HCP´s Main Gallery features Anthony Goicolea´s Related, a web of personal narratives about the Cuban-American´s familial, religious, and cultural heritage. The artist strings together a complex series of dialectics denoting his experience of cultural dislocation, assimilation, and desire to maintain ancestral histories.

A relatively affluent Catholic family struggling to live freely within a burgeoning Communist regime, the Goicoleas fled Cuba for the southern U.S. in 1961 following the Bay of Pigs Invasion. While they maintained a continuity of Cuban traditions, partial assimilation into North American culture naturally ensued. What tangible evidence remains of the Goicoleas period in Cuba are a few keepsakes, including vernacular studio portrait images taken prior to 1961. These photographs depict four generations of the artist´s maternal and paternal ancestors wearing their Sunday best.

The studio portraits serve as Goicolea´s initial source material to meditate on his lineage. Producing several generations of imagery from these portraits, he metaphorically builds generations of meaning. Beginning with his drawings and paintings of the appropriated studio photographs in negative opposite, Goicolea moves beyond traditional boundaries of photography and notions of authorship. His apparitional images transcribed solely by sight are reminiscent of early Daguerreotype portraits and analog photographic processes.
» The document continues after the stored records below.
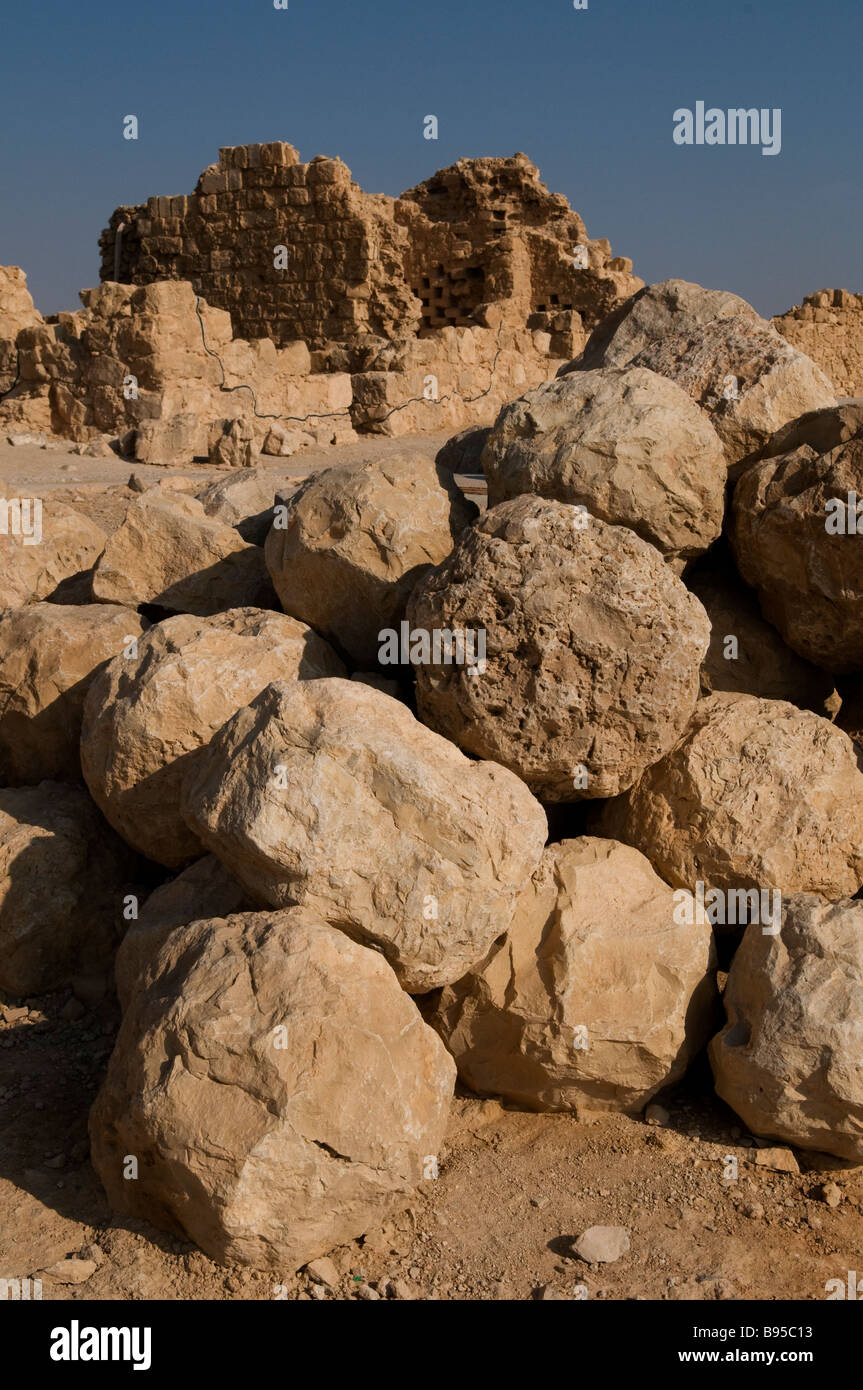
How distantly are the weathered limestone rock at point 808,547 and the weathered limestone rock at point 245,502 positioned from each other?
2257 mm

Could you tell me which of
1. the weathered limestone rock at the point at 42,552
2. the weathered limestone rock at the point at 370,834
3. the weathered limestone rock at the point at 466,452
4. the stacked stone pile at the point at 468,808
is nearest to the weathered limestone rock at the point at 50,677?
the stacked stone pile at the point at 468,808

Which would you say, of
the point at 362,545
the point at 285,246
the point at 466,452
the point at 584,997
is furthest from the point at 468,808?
the point at 285,246

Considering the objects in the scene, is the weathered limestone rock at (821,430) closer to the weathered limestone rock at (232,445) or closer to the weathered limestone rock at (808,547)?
the weathered limestone rock at (808,547)

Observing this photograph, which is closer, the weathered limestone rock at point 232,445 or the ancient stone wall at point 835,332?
the weathered limestone rock at point 232,445

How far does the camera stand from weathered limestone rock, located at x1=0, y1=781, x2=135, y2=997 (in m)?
4.35

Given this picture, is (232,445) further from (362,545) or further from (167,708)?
(167,708)

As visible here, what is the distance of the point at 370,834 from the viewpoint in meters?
3.37

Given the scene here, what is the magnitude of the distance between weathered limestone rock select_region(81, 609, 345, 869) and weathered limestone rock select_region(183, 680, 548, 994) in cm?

Goicolea then creates photographs of these negative drawings, re-enlivening his ancestors by dually reversing them from negative to positive, left to right. Nailing these photographs on telephone poles and trees amidst his family´s adopted environs in the U.S., Goicolea evokes ideas of cultural dislocation. These environmental portraits take form as wanted ads or missing posters as well as introduce the idea of martyrdom.
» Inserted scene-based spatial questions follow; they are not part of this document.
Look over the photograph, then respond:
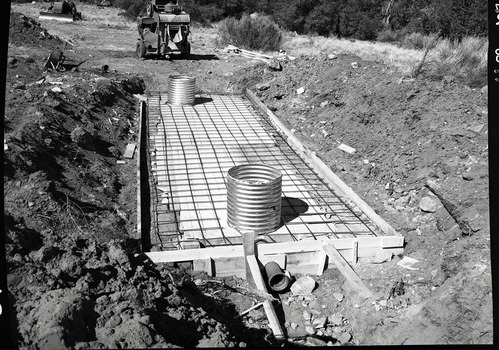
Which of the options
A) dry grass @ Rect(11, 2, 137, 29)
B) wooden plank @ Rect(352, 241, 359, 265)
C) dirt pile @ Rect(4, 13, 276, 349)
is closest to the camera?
dirt pile @ Rect(4, 13, 276, 349)

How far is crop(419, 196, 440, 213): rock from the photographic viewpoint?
7.13 meters

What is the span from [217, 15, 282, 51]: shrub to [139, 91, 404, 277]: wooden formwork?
951 cm

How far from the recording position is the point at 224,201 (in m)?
7.58

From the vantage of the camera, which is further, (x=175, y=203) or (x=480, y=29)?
(x=480, y=29)

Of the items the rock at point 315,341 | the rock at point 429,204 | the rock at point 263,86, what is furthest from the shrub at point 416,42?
the rock at point 315,341

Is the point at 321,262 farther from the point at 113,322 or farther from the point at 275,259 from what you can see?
the point at 113,322

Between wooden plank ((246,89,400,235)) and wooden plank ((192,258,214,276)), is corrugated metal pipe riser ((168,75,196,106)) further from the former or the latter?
wooden plank ((192,258,214,276))

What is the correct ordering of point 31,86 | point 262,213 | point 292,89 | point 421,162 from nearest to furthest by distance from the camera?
point 262,213 < point 421,162 < point 31,86 < point 292,89

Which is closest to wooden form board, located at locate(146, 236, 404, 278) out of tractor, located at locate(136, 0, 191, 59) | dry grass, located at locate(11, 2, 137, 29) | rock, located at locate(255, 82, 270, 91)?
rock, located at locate(255, 82, 270, 91)

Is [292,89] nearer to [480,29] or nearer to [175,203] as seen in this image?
[480,29]

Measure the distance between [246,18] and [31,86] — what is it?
12995mm

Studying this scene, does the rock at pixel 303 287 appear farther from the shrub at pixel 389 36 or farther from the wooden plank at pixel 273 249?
the shrub at pixel 389 36

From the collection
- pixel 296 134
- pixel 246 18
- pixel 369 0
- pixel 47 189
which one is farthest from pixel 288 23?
pixel 47 189

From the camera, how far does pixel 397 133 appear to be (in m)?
9.46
In 2008, Anthony Goicolea was the first of his relatives to visit Cuba following their 1961 departure. Navigating his ancestral homeland using rough maps drawn by his family, Goicolea renders Cuban landmarks in various stages of decay to suggest architecture of the past or metaphysical constructions.

Related is Goicolea´s real and imagined vision of his personal history. Complex and nostalgic, it invites us to unearth a series of metaphors, ancestral references, and constructed mythologies embedded within each layer of the media about a Cuban-American experience.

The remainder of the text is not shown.